Induction is the basis of all empirical knowledge. Informally, if something has never or always been the case, one expects it to continue to be never or always the case: any change would mark a change in epoch.

### Mathematical Induction

Mathematical induction concerns mathematical statements, not empirical knowledge.

Let S(n) denote  statement dependent on an integer variable, n.
If:
For all integers n, S(n) implies S(n+1), and
S(k) for some integer k,
Then:
S(i) for all integers i ≥ k .

This, and variants on it, is often used to prove theories for all integers. It motivates informal induction.

### Statistical Induction

According to the law of large numbers, the average of the results obtained from a large number of trials should be close to the expected value, and will tend to become closer as more trials are performed. Thus:

For two or more sufficiently large sets of results obtained by random sampling from the same distribution, the averages  should be close, and will tend to become closer as more trails are performed.

In particular, if one set of results, R1, has been obtained and another, R2, will be obtained, using the language of probability theory, if C() is a condition on a results then

P(C(R2)) = p(C(R1)), where P() is the probability and p() is the proportion.

Alternatively, p() could be given as a hypothesis and tested against the data. Note that for any given quantity of data, rare events cannot be excluded, and so one can never be sure that any p(x) is ‘objectively’ very small. That is, the ‘closeness’ in the law of large numbers always has some non-zero tolerance.

A key assumption of statistical induction is that there exists a stable ‘expectation’. This is only true within some epoch where the trials depend on that epoch, and not on any sub-epochs. In effect, the limits on an epoch are determined by the limits on the law of large numbers.

### Empirical Induction

In practice we don’t always have the conditions required for straightforward statistics, but we can approximate. Using the notation as above, then:

P(C(R2)) = p(C(R1)),

provided that R1, R2 are in the same epoch. That is, where:

• The sampling was either unbiased, had the same bias in the two cases or at least was not conditional on anything that changed between the two cases.
• For some basis of hypotheses, {H}, the conditional likelihoods P(data|H) are unchanged between the two cases.

Alternatively, we can let A=”same epoch” be the above assumptions and make

P(C(R2)|A) = p(C(R1)).

### Induction on Hypotheses

Statistical induction only considers proportions.  The other main case is where we have hypotheses (e.g. models or theories) that fit the past data. If these are static then we may expect some of the hypotheses that fit to be ‘true’ and hence to continue to fit. That is:

If for all i in some index set I hypotheses Hi fit the current data  (R1), then for some subset, J, of I,  by default one expects that for all j in J, Hj will continue to fit (for future data, R2).

As above, there is an assumption that the epoch hasn’t changed.

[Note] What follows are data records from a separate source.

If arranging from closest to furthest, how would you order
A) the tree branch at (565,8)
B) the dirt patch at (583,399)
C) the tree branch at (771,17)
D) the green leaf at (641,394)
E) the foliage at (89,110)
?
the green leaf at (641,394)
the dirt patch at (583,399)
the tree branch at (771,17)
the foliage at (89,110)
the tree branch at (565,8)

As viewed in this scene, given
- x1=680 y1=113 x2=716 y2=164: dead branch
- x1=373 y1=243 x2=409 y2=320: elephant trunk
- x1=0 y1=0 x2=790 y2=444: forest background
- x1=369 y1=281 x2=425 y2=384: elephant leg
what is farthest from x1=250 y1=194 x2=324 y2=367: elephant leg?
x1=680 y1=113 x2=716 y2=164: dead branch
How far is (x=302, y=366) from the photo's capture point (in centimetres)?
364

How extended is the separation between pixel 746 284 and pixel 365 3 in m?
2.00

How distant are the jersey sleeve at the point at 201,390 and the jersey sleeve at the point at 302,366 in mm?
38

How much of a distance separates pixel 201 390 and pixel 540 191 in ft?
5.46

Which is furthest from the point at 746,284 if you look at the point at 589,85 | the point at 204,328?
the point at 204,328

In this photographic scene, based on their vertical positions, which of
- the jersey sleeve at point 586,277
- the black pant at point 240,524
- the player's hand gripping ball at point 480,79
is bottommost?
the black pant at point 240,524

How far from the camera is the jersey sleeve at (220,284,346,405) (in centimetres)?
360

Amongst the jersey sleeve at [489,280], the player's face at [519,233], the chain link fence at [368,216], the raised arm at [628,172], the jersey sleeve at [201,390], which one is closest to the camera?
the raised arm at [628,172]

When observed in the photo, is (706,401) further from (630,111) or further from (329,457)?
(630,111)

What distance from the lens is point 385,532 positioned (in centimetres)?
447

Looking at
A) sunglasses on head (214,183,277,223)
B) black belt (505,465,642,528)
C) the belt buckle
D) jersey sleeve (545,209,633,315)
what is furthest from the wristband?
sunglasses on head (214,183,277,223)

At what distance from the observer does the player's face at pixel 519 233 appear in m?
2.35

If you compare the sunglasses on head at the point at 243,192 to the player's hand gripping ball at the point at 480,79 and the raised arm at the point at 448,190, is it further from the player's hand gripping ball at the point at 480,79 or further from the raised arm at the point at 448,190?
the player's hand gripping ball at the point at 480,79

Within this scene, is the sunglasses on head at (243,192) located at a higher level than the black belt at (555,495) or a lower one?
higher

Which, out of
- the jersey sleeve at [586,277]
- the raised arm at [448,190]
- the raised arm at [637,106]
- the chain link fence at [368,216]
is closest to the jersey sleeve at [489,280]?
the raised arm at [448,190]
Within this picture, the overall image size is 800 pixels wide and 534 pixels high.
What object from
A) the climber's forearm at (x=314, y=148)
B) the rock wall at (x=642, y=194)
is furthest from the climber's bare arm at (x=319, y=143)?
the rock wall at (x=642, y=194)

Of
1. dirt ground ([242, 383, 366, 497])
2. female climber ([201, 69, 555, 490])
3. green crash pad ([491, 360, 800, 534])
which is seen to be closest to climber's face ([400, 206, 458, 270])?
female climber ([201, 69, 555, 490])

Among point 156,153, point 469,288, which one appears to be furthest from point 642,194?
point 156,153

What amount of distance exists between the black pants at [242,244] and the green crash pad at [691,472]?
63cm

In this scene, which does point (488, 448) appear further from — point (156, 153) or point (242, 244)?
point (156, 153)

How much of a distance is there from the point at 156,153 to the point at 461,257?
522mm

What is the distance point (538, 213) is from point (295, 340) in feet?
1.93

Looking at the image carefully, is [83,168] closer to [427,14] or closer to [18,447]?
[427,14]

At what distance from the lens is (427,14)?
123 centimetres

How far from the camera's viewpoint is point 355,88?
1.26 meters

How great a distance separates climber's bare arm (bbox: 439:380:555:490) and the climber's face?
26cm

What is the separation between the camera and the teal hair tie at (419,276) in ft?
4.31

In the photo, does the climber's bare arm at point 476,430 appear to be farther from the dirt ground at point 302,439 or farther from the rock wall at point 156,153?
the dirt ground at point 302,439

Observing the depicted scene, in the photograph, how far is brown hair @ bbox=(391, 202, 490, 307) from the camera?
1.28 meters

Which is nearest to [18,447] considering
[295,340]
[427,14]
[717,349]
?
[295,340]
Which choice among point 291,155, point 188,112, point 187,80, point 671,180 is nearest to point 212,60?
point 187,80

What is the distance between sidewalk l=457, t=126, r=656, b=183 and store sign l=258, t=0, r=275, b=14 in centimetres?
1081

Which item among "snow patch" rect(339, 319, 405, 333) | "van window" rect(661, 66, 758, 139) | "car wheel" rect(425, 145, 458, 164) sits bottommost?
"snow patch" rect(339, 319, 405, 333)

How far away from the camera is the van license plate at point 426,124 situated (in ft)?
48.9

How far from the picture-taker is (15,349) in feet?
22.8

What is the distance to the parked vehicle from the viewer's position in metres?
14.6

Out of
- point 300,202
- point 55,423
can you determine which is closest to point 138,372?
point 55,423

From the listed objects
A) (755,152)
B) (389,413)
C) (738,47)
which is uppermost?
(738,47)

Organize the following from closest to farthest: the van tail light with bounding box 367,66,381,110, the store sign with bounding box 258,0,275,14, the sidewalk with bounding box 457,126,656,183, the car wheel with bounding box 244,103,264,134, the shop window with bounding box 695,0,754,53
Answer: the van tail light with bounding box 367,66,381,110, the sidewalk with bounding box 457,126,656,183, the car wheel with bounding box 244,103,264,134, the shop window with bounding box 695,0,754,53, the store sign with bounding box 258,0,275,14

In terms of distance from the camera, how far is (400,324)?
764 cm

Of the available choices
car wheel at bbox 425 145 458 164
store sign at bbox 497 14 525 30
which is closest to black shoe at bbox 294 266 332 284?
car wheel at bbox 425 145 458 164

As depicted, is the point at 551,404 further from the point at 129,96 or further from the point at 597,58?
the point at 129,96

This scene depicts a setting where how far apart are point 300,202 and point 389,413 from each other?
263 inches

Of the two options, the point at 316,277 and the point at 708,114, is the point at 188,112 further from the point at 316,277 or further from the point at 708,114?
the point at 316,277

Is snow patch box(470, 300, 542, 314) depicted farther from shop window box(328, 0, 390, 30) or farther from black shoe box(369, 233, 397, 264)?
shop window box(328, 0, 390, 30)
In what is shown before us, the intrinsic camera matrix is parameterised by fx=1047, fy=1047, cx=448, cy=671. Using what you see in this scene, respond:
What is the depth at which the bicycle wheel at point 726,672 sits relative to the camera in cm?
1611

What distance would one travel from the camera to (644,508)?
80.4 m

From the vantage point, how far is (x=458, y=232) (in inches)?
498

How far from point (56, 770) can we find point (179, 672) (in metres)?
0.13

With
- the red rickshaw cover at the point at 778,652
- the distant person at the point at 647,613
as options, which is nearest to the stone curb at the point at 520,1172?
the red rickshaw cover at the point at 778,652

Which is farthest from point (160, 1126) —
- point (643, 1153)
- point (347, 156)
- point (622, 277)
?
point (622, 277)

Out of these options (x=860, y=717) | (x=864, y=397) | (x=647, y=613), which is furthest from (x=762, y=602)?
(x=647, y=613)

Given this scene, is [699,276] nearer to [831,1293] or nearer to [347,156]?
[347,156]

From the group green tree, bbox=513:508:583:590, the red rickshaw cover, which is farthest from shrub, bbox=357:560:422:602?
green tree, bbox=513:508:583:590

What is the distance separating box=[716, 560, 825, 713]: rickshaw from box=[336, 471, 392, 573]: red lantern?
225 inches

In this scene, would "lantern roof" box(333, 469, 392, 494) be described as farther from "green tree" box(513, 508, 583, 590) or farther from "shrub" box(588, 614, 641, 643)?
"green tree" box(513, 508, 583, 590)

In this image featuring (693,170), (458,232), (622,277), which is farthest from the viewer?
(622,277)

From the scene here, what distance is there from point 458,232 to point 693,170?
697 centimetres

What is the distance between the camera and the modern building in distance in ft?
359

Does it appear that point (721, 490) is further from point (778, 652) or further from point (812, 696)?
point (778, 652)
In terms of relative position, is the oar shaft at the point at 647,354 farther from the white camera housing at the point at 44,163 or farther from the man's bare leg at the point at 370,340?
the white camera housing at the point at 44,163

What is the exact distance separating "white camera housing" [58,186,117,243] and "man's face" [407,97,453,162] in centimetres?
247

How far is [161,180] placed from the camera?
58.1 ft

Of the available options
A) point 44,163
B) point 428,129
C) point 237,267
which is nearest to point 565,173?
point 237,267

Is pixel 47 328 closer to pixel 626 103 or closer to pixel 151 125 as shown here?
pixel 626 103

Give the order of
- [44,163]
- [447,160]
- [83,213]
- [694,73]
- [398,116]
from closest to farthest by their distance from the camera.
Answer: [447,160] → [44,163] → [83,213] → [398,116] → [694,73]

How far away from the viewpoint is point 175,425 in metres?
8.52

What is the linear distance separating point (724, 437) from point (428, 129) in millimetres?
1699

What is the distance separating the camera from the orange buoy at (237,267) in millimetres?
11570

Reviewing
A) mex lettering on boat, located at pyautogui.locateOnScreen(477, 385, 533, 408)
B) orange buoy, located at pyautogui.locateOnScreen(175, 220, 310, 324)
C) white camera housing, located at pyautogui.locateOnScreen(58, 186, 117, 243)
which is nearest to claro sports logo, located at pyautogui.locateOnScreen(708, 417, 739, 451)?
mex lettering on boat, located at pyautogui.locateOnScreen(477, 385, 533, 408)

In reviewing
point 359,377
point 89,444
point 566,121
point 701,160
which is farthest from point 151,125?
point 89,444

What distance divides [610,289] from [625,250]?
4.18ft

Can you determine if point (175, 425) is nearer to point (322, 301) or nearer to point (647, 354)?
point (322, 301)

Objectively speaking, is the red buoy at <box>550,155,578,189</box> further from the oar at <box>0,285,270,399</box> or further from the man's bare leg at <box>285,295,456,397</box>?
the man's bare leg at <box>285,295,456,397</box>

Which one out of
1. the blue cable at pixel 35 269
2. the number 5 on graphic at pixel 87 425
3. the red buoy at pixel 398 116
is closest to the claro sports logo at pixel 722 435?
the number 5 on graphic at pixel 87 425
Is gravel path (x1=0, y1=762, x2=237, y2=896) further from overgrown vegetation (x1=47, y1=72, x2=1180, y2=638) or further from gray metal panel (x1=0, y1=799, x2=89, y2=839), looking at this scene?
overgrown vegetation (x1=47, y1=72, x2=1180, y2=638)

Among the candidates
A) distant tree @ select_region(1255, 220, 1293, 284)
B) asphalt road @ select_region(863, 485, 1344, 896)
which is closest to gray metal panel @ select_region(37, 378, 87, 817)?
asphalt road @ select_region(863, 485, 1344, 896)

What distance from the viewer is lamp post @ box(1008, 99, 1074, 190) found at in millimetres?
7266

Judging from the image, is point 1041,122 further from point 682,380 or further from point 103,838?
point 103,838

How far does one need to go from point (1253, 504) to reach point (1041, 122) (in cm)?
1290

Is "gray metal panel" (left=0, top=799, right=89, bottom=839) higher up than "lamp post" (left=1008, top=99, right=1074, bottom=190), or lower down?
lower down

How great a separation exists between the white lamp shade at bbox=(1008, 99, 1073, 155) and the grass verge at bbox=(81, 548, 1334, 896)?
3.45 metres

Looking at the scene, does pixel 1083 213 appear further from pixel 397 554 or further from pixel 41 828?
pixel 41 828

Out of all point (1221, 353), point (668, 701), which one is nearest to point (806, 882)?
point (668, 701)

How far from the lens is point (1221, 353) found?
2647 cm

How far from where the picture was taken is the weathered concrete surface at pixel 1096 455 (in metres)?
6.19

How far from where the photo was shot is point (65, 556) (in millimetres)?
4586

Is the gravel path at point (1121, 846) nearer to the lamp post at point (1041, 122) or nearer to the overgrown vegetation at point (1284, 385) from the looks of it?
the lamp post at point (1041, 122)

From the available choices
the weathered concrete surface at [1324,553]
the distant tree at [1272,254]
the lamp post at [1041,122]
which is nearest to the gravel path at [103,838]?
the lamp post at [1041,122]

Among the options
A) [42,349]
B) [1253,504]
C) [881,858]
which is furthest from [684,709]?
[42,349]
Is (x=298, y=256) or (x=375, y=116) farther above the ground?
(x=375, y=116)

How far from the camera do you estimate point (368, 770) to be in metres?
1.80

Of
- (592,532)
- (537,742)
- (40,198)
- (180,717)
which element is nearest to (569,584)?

Often we are only interested in some of the parameters of a hypothesis, such as a location. Even if all the theories that fit the current data virtually agree on the current value of the parameters of interest, there may be radically different possibilities for their future values, perhaps forming a multi-modal distribution. (For example, if we observe an aircraft entering our airspace, we may be sure about where it is and how fast it is flying, but have many possible destinations.)

### Pragmatic induction

One common form of pragmatism is where one has an ‘established’ model or belief which one goes on using (unquestioning) unless and until it is falsified. By default the assumption A, above, is taken to be true. Thus one has

P(C(R2)) = p(C(R1)),

unless there is definite evidence that P() will have changed, e.g. a biased sample or an epochal change of the underlying random process. In effect, pragmatism assumes that the current epoch will extend indefinitely.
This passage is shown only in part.